Each taxon's curve of the Ub-Ab plot is essentially a cumulative distribution function (CDF), except with the x-axis in reverse. In a traditional CDF plot, the curve starts on the bottom left where y=0, and increases monotonically towards the right until y=1. As you increase the abundance cutoff of a taxa (which has been logarithm-base-10 transformed in the figure), you would expect to find that taxon at that abundance level to be at a smaller proportion of that cohort (ubiquity). In other words, you would not expect to find any samples with 100% abundance of a particular taxon (the bottom right), and every taxa within every sample with an abundance of greater than or equal to 0 (the top left).

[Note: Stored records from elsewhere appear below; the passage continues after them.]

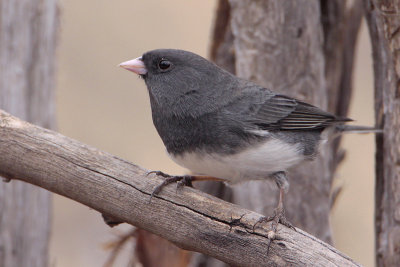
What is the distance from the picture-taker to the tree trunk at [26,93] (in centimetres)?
341

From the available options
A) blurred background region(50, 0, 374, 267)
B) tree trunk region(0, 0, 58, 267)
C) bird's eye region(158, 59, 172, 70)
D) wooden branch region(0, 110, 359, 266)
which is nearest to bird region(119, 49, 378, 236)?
bird's eye region(158, 59, 172, 70)

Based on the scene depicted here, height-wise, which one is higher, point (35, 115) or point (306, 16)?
point (306, 16)

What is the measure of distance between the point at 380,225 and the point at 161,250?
1.27 meters

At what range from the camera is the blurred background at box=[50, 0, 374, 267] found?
5.43m

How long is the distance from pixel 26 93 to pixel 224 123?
1.39 m

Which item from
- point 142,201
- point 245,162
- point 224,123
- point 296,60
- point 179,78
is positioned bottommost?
point 142,201

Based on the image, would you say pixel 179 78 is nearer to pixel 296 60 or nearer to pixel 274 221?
pixel 296 60

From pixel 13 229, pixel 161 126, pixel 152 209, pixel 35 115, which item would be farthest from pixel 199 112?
pixel 13 229

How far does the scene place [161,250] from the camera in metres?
3.35

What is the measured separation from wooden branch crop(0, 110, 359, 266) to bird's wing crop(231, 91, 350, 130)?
571mm

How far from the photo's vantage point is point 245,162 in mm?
2703

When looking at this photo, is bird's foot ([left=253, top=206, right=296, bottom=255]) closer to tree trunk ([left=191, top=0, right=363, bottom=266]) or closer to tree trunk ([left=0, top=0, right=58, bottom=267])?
tree trunk ([left=191, top=0, right=363, bottom=266])

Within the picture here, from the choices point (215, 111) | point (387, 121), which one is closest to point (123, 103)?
point (215, 111)

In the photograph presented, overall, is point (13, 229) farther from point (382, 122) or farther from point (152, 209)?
point (382, 122)
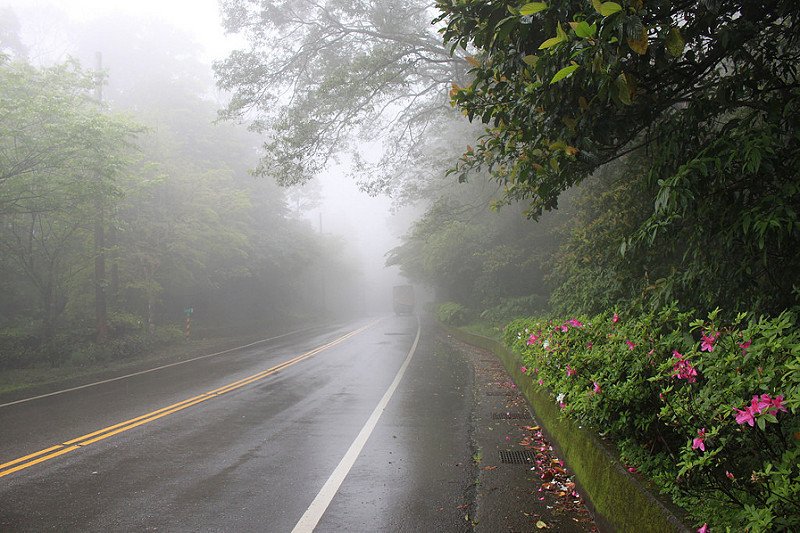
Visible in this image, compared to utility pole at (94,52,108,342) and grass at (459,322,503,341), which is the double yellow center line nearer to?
utility pole at (94,52,108,342)

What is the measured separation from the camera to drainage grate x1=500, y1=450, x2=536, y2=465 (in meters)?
5.73

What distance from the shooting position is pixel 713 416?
9.21ft

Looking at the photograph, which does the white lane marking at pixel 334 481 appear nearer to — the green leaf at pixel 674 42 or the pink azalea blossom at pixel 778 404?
the pink azalea blossom at pixel 778 404

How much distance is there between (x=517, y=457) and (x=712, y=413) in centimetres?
338

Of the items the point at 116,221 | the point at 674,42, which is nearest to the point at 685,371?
the point at 674,42

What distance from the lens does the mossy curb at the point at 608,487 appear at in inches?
120

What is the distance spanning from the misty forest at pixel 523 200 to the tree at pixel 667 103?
3 centimetres

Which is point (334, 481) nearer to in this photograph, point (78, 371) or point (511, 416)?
point (511, 416)

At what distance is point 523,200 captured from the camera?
15.0m

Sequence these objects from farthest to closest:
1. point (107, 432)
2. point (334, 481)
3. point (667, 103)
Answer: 1. point (107, 432)
2. point (334, 481)
3. point (667, 103)

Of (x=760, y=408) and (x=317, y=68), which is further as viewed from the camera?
(x=317, y=68)

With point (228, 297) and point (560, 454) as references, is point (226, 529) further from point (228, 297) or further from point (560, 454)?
point (228, 297)

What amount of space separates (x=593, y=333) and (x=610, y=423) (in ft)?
5.92

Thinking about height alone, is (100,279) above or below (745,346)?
above
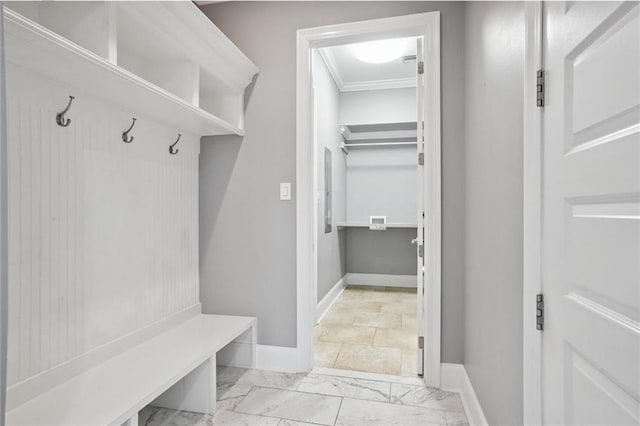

Together, the abundance and ubiquity can be used to isolate taxonomic segments of the cohort's microbiome. Two key Ub-Ab plots can be generated with the Corbata scripts. The first is the major core. These are the more commonly reported core, when an analyst picks a single relatively large abundance and ubiquity cutoff. The second identifiable core is the minor core.  These are taxa that are ubiquitous, but at a very low abundance.

Major Core Analysis

The major core refers to the members of the microbiome that are present in a significant proportion of the population and with a significant abundance.  The Ub-Ab plot displayed below indicate the taxa that would be considered members of the major core if the cutoffs for ubiquity and abundance were set to 80% and 1%, i.e. -2=log(0.01), respectively.  This specific point is demarcated with the red bull's eye.  Taxa with curves above the red bull's eye are considered members of the core at those cutoffs.

Minor Core Analysis

The minor core refers to the members of the microbiome that are present in a majority of the cohort, but at a very low abundances. These are potentially interesting because they are ubiquitous in spite of their lower proportions in each sample. Although their contribution to the environment and why they may be successful at these low levels is still a matter of speculation, what is important at this point is the ability to detect them.

To identify the minor core, a slightly looser cutoff for ubiquity is used. In this case, the ubiquity range for the minor core is set between 50-100% of the cohort. This is demarcated by the solid blue bar on the top left of the Ub-Ab plot. Because we are interested in the low abundance taxa, the abundance cutoff is set to be less than 1%, or -2=log(0.01). The solid blue bar on the bottom left of the Ub-Ab plot represents the range of abundances constraining the minor core. To detect the minor, you can think of any taxa lines that originate from the vertical blue bar, and terminate in the horizontal blue bar, to be considered the minor core.